While Hattie had no kids of her own, she did have four husbands. But it is not them who keep her memory alive. Instead, it is her sister Etta and Etta's grandson, Edgar Goff. This extended family made this their mission. Edgar was particularly fond of telling her story and ensuring that she is never forgotten.
For the actress who decided on her career path at the age of six, she will always be known for her determination to make a success of herself in the industry. It was always meant to be; after all, she was stage ready all of her life. As she comically said:
"I knew that I could sing and dance . . . my mother would give me a nickel sometimes to stop.”
Ryan Murphy's flick, Hollywood, is giving us all the chance to lean into some of the true stories of Hollywood from the past. One of these happens to be the legendary Hattie McDaniel. She will be portrayed by Queen Latifah. The producer, Ryan said:
"It was very emotional to have these people get justice and to be seen and to have acceptance, which everybody should have and want. It was an emotional thing to give them the happy ending that they had been denied."
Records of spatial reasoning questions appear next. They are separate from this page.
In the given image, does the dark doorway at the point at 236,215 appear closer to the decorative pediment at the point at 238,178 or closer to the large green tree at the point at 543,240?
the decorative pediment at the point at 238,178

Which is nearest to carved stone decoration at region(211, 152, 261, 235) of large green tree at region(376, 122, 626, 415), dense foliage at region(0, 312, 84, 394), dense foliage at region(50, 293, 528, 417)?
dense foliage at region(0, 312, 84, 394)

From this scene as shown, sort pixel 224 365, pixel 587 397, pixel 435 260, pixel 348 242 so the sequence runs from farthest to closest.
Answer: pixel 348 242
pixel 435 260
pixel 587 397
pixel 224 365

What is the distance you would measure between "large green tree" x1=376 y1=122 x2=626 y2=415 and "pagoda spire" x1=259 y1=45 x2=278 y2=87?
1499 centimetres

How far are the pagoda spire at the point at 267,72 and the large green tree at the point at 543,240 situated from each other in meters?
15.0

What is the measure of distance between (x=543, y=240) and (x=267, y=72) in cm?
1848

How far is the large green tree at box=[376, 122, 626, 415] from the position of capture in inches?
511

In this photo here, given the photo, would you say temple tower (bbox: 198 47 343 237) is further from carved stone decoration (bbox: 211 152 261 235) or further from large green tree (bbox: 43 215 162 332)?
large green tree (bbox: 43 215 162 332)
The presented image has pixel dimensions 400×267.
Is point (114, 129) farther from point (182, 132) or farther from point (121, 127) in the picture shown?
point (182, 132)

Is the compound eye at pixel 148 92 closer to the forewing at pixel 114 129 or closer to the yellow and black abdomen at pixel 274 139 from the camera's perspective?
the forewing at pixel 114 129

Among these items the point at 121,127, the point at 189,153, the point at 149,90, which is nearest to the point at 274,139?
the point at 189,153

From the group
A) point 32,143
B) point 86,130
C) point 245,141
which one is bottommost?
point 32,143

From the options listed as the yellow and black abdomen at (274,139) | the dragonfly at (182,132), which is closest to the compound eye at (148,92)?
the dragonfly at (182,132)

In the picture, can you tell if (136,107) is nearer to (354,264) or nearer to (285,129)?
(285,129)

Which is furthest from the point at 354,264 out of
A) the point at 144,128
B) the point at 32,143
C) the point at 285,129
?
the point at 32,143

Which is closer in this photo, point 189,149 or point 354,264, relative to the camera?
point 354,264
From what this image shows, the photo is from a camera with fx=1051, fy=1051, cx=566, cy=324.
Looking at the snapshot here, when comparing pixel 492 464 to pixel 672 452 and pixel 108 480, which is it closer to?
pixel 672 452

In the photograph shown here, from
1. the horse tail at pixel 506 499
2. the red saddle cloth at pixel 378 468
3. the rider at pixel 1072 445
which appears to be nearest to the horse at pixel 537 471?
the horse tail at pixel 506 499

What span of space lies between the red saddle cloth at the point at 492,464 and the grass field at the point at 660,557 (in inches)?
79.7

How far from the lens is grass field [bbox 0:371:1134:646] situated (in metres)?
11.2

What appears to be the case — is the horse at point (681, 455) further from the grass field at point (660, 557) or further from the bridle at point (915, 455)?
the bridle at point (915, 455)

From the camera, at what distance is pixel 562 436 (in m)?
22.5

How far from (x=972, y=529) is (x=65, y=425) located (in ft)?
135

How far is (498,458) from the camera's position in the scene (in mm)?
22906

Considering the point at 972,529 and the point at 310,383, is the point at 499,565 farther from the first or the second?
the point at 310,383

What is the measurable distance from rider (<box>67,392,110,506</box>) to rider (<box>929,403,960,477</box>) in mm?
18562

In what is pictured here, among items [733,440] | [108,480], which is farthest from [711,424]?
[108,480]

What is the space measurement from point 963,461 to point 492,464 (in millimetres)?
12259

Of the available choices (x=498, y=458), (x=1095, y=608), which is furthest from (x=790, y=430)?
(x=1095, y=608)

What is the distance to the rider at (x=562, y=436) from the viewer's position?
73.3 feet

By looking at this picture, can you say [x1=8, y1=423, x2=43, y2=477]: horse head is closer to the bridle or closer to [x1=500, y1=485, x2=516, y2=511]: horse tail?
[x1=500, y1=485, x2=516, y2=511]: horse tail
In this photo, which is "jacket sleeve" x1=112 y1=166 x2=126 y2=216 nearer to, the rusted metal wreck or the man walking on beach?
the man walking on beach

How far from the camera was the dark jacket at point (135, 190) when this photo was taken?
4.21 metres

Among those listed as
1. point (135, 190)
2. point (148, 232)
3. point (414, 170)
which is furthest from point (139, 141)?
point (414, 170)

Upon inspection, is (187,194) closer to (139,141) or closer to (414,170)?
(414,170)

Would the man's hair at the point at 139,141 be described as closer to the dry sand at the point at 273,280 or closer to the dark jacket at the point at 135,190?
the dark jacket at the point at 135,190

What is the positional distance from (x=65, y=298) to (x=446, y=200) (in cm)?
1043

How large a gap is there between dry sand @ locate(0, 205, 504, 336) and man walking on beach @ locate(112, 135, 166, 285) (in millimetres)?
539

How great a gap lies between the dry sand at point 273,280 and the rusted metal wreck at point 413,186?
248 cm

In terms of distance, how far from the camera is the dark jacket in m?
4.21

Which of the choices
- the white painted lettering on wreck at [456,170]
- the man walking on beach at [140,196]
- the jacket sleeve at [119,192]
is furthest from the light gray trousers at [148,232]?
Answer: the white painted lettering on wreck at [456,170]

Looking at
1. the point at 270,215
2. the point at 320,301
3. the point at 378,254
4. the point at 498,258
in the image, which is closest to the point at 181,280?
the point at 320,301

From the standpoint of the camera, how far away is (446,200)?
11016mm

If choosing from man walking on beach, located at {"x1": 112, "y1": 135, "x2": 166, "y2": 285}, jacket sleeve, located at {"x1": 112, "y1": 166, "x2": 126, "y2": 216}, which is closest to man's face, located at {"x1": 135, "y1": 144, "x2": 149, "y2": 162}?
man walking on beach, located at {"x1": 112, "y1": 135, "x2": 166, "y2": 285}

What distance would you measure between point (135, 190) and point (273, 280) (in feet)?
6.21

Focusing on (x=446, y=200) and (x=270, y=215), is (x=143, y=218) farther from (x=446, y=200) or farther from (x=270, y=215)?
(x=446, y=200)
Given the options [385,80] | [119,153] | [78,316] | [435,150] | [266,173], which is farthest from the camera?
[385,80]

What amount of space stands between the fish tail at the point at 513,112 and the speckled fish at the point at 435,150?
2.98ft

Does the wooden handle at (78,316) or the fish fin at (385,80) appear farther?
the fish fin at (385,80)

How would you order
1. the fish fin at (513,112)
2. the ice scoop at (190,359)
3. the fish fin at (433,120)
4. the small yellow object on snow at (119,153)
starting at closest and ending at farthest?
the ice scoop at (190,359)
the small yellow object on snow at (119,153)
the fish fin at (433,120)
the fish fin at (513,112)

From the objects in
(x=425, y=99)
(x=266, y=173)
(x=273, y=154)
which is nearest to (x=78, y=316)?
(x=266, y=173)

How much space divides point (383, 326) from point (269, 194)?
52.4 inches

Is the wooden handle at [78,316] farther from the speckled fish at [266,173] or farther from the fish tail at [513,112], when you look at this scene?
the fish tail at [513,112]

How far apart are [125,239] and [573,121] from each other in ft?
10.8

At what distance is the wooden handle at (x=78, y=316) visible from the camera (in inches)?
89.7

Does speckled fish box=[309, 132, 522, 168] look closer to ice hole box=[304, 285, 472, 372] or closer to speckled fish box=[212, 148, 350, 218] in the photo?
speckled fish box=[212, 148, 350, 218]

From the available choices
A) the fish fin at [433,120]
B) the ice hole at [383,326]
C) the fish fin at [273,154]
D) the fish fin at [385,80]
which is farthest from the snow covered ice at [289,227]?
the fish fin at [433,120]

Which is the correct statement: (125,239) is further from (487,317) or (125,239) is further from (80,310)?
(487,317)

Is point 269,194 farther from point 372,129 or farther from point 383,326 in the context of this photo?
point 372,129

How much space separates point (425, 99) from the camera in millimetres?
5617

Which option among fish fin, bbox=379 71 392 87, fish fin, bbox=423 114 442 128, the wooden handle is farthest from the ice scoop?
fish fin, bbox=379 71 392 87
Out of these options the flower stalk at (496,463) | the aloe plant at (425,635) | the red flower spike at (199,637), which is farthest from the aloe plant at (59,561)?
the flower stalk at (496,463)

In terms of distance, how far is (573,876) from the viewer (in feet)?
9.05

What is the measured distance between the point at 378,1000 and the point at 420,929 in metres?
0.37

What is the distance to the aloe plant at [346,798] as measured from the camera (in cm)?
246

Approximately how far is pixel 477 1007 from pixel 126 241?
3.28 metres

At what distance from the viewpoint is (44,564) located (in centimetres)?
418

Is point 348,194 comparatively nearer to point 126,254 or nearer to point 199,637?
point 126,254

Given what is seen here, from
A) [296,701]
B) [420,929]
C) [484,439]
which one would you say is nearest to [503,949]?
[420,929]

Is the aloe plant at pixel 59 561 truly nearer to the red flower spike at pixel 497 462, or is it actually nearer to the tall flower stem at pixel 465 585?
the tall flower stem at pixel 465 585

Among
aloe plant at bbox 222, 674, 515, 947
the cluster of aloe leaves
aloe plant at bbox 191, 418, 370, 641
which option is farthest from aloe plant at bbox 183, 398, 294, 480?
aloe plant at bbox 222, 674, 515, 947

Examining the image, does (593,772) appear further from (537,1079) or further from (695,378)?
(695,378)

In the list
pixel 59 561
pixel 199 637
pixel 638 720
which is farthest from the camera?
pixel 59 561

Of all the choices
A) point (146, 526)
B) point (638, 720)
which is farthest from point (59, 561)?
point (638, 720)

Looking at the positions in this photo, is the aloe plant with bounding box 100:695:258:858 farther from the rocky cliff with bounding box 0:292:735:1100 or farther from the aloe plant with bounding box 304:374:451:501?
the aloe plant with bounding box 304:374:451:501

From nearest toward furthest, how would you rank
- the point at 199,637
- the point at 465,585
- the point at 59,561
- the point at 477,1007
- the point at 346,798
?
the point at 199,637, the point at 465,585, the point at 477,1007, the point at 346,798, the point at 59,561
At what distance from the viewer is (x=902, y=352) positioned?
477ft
The directors were very pedantic about getting even the tiniest details right in the film. Not only did they want to honor the legends like Hattie but they wanted to do it well. Thus they made sure to perform thorough research and background check, asking for as much detail as possible. Ryan said:
"But [McDaniel] are all deceased and they’re all legends and in the public domain. We were very, very careful, however, that anything involving them was very heavily researched and vetted. For example, the Hattie McDaniel stories about the Academy Awards and not being let in — we checked and double-checked the details, down to the color gardenias she wore in her hair."
What a truly inspiring woman Hattie McDaniel was! Not only did she become famous for her many "firsts" in Hollywood but also because of the immense talents she displayed amidst extreme hardships in her life. She held her head high and faced challenges with immense bravery! Did you know about her history? Leave us a comment and click the share button!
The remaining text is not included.